Queremos acumular conhecimento e consumir mais e mais para nos destacarmos. Até que ficamos velhos e não conseguimos mais acompanhar as novas ideias, que parecem, sempre releituras direcionadas a outros fins daquilo que sempre soubemos. Muitas vezes nem somos reconhecidos pelos livros e artigos e somos desvelados para brutalidade e visceralidade da condição pecadora do homem. Queremos prazer com os sentidos e sensações do nosso corpo e nos entregamos à busca por ele, construindo novas formas de obtê-lo. Queremos dominar, controlar inteiramente o outro e subjugá-lo ao nosso deleite. Por isso construímos escalas de influência e barganhamos com uns com os outros.

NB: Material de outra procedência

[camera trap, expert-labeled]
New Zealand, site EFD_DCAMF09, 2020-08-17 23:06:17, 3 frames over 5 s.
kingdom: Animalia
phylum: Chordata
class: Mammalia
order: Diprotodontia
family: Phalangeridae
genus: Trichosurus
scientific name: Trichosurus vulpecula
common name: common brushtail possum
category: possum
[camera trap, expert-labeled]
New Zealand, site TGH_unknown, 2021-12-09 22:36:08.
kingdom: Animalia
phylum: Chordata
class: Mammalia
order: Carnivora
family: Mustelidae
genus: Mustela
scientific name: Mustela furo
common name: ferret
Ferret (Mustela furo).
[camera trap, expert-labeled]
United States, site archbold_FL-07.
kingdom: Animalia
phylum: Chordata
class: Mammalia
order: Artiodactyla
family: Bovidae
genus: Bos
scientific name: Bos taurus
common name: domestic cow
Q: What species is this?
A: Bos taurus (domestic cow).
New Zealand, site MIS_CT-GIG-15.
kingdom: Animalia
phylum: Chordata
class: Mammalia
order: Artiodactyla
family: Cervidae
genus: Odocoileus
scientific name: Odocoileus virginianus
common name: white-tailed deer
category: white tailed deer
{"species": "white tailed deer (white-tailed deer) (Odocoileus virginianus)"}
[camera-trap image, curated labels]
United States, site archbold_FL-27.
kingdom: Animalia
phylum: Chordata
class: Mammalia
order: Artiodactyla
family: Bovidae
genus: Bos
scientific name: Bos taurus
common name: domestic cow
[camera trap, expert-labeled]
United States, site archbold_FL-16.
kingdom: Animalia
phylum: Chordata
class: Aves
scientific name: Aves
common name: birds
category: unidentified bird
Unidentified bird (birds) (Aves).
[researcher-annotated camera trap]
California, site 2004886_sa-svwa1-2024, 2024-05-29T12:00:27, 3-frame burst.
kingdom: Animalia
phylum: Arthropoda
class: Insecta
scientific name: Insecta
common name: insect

Porém, o outro sentido de Hevel é o de que essa busca toda torna a vida em um gigantesco e abissal vazio. Por isso o texto diz que essa vida, efêmera e cheia de futilidades se torna uma vida vazia e angustiada que busca sentido e significado a partir de algum destes níveis. Por isso que, em consequência, Kohelet assevera não haver nada de novo no mundo e que tudo aquilo que é construído sob o sol não dura. Dito de outra forma, todas as coisas feitas pelo homem longe de Deus são vazias. Não passam de um grito solitário numa sala escura que ecoa para o próprio homem angustiado no vazio de si mesmo.

Em conclusão, o real direcionamento de Eclesiastes é: “não há felicidade sem Deus”.

Somente Ele pode preencher e dar sentido ao Hevel, vazio, da vida efêmera do homem.

Nas próximas semanas pretendo dar continuidade a este estudo e eu espero que você possa me acompanhar. Sejam abençoados em nome de Jesus!